> **TEXT**:
Having lived in four countries, traveled to five continents, and kept a passport with added pages for more stamps, I have always prided myself on my adaptation skills. Until I set foot, for the second time, on the land that I fondly remember as a place of passion, joy and vibrancy. It welcomed me the same way it did the first time I arrived: “Akwaaba! Welcome to Ghana!” I was absolutely ecstatic to spend the next four months of my junior year in college abroad — studying beyond the defined spaces of a classroom, learning beyond the rigid lines of a textbook.

The 60-year-old young-hearted man that we affectionately call “Wofa,” a word that means “uncle” in one of the many local Ghanaian tongues, gave us our first language lecture as we sat around a meeting table inside our hotel, atop a hill in a district called Aburi. “Gye Wani!” he said excitedly, “this is the first sentence I will teach you, and I want you to remember it, and remind yourself of it constantly.” He scanned across the room before he let out a smile, “it means to enjoy your life!”

After that class, we would always hear “Gye Wani” throughout our day — on our way to lectures, before a meal, after a meal, or even before a dreaded exam. Wofa was our program coordinator, but he was also our rock. Despite cultural barriers or age differences, he always repeated to us the one phrase that defied the distance we had between us.

Change is integral and inherent in life, and to resist that which is natural is to place oneself in unneeded disorder. I did not know that until I realized you simply cannot prepare or expect enough. After spending a month in urban Accra, where we visited start-up businesses and joined campus lectures, we headed up north and traveled down south to see the presence of globalization and development in each sector of the Ghanaian society. We spent hours in our 30- seat bus, moving from place to place, making overnight stays at places with completely different living conditions that I could never fully prepare for. It seemed like everything was falling apart, both literally and figuratively, as each day my luggage became heavier and harder to close, and the thought of not being able to prepare for what is to come made me feel disappointed and hurt.

One day, just like many others, during our stay at a traditional Ghanaian village of 300 living on subsistence farming, Wofa routinely unfolded the sheet of paper that he always kept in his pocket — it recorded our daily activities and schedules — and was preparing to give us our itinerary for the next day.

“Tomorrow, I don’t have anything planned. It is your day to do whatever you want. Each day, we have a schedule. But tomorrow, I want you to enjoy yourself. Enjoy your life!” He scanned across the room as he enunciated the last three words energetically. But the thought of having empty spaces in my daily routine haunted me. I’ve been planning and preparing, for the next day, for the next month. If you were to ask me what I wanted to do with my life in the next three years, I could give you a proposition to the nearest month, with three backup options in case of emergency. That has always been the person that I am.

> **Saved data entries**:

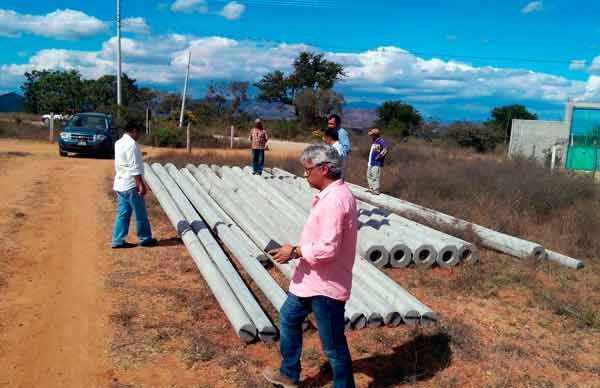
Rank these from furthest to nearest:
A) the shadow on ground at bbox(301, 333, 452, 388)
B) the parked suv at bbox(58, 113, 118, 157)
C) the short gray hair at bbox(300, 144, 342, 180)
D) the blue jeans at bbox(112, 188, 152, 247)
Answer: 1. the parked suv at bbox(58, 113, 118, 157)
2. the blue jeans at bbox(112, 188, 152, 247)
3. the shadow on ground at bbox(301, 333, 452, 388)
4. the short gray hair at bbox(300, 144, 342, 180)

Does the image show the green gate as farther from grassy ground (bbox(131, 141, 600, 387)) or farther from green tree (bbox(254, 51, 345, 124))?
green tree (bbox(254, 51, 345, 124))

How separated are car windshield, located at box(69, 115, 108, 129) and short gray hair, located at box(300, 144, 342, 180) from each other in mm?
17208

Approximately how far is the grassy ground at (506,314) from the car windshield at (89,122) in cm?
1251

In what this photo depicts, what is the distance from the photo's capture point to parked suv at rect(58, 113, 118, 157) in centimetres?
1830

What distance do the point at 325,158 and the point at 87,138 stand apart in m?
16.7

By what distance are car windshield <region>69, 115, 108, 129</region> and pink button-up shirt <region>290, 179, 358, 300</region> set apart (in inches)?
682

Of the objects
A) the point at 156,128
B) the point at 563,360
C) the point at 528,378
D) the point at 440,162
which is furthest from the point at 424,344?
the point at 156,128

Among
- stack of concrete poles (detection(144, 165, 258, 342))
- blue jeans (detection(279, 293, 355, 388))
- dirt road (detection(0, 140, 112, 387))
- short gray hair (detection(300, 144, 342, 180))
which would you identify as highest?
short gray hair (detection(300, 144, 342, 180))

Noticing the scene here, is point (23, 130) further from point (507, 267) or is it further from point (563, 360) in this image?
point (563, 360)

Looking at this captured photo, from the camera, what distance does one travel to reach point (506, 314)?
601 centimetres

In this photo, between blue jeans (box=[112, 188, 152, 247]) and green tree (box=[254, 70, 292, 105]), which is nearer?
blue jeans (box=[112, 188, 152, 247])

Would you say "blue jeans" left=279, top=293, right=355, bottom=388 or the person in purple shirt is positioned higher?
the person in purple shirt

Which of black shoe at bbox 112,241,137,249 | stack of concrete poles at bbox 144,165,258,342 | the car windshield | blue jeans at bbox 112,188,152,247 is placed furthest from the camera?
the car windshield

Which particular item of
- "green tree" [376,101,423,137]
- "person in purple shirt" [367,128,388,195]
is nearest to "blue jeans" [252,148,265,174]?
"person in purple shirt" [367,128,388,195]
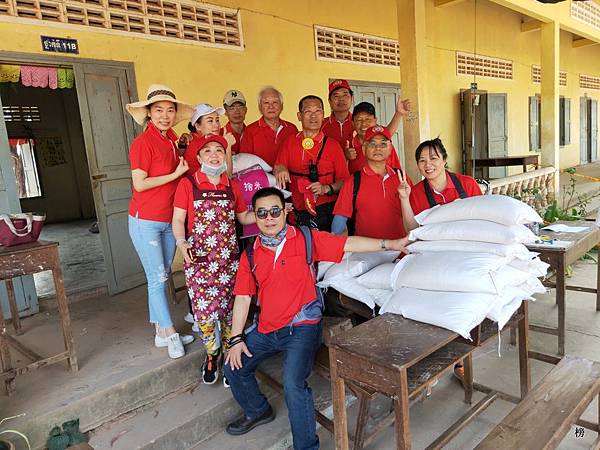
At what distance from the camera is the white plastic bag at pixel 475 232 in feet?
6.60

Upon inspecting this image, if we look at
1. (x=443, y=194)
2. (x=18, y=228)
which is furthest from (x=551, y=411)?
(x=18, y=228)

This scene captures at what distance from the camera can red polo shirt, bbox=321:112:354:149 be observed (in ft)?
10.9

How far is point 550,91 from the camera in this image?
24.2ft

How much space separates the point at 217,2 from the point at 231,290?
3486 mm

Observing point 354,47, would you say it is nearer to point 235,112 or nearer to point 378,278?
point 235,112

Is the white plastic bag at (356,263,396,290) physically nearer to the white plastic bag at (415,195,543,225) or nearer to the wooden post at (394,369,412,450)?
the white plastic bag at (415,195,543,225)

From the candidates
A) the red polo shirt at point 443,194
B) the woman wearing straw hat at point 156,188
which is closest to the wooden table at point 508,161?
the red polo shirt at point 443,194

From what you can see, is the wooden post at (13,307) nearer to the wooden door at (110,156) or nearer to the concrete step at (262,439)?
the wooden door at (110,156)

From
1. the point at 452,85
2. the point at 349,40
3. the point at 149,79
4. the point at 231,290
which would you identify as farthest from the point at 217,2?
the point at 452,85

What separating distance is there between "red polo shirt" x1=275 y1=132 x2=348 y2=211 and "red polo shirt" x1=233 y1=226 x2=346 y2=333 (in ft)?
2.26

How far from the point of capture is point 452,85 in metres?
8.00

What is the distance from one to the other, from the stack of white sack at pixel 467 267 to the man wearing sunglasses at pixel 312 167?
2.47ft

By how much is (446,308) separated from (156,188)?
1680 millimetres

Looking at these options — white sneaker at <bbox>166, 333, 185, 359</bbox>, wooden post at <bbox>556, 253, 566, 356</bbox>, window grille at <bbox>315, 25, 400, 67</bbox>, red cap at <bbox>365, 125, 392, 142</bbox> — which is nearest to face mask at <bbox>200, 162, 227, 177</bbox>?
red cap at <bbox>365, 125, 392, 142</bbox>
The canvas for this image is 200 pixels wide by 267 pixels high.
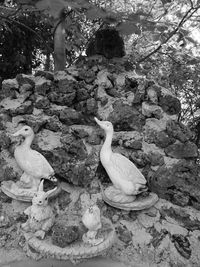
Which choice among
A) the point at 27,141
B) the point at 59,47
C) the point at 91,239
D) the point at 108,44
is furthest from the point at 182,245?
the point at 59,47

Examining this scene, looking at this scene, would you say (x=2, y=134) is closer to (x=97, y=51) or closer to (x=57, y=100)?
(x=57, y=100)

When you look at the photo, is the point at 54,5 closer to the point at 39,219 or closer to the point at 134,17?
the point at 134,17

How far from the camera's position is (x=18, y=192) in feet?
7.59

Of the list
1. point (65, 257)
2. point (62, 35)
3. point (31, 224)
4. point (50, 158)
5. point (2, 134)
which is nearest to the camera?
point (65, 257)

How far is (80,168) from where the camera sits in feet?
8.16

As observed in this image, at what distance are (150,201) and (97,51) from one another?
192cm

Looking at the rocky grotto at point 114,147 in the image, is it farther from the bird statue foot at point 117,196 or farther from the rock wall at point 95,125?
the bird statue foot at point 117,196

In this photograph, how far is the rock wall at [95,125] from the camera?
251 centimetres

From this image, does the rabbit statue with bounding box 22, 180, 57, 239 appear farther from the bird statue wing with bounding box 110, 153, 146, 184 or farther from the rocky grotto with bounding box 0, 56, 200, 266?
the bird statue wing with bounding box 110, 153, 146, 184

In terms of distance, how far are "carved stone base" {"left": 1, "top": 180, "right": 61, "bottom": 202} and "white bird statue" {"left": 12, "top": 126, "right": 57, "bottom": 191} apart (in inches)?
1.8

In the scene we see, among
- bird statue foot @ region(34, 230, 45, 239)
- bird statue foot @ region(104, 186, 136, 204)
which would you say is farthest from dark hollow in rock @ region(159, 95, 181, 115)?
bird statue foot @ region(34, 230, 45, 239)

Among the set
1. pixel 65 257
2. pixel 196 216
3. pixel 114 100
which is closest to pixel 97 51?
pixel 114 100

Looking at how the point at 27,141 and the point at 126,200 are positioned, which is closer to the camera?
the point at 126,200

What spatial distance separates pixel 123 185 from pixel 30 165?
807mm
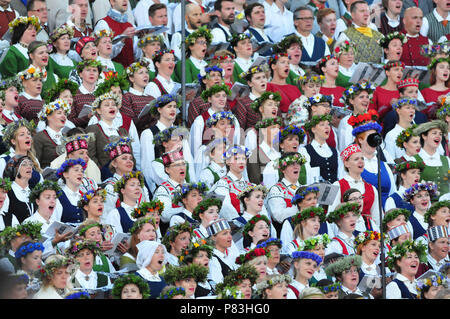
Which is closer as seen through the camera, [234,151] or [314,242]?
[314,242]

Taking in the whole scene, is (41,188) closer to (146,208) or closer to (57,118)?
(146,208)

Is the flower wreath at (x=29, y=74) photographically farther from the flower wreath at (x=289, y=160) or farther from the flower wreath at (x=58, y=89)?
the flower wreath at (x=289, y=160)

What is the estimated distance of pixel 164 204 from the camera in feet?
37.4

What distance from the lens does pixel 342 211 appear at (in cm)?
1148

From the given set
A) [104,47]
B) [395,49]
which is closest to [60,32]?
[104,47]

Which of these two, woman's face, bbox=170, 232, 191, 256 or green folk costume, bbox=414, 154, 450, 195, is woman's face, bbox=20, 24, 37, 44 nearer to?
woman's face, bbox=170, 232, 191, 256

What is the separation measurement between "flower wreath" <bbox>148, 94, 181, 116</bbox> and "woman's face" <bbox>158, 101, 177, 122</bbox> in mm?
29

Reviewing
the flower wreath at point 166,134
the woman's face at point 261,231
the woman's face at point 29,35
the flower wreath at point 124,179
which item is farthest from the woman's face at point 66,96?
the woman's face at point 261,231

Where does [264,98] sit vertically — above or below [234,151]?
above

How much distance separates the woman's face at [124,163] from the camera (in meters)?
11.5

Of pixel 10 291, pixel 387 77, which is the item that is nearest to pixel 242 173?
pixel 387 77

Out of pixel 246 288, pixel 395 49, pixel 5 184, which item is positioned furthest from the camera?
pixel 395 49

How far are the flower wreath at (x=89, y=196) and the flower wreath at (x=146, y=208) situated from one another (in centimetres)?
29

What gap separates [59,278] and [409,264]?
Answer: 3.21m
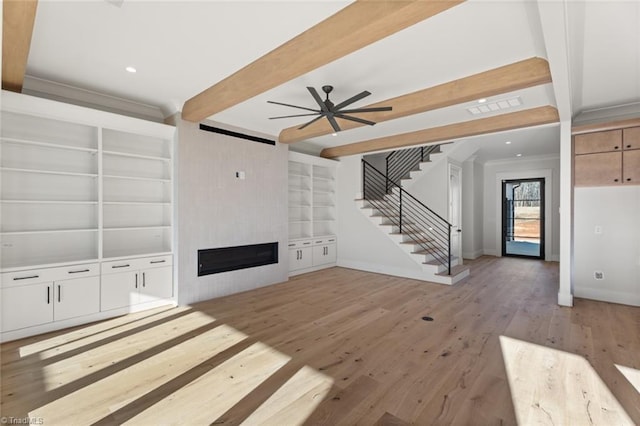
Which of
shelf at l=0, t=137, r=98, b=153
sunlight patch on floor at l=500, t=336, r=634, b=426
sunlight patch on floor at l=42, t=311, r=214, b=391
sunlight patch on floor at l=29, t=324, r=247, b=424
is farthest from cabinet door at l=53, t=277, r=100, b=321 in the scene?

> **GIVEN REQUEST 1**: According to the Ghana study-abroad essay, what does the phrase "Gye Wani" mean?
> **GIVEN REQUEST 2**: From the Ghana study-abroad essay, extract the passage from "Having lived in" to "of a textbook.", word for word.
The records bear no relation to the Ghana study-abroad essay.

> **REPLY 1**: It means to enjoy your life.

> **REPLY 2**:
Having lived in four countries, traveled to five continents, and kept a passport with added pages for more stamps, I have always prided myself on my adaptation skills. Until I set foot, for the second time, on the land that I fondly remember as a place of passion, joy and vibrancy. It welcomed me the same way it did the first time I arrived: “Akwaaba! Welcome to Ghana!” I was absolutely ecstatic to spend the next four months of my junior year in college abroad — studying beyond the defined spaces of a classroom, learning beyond the rigid lines of a textbook.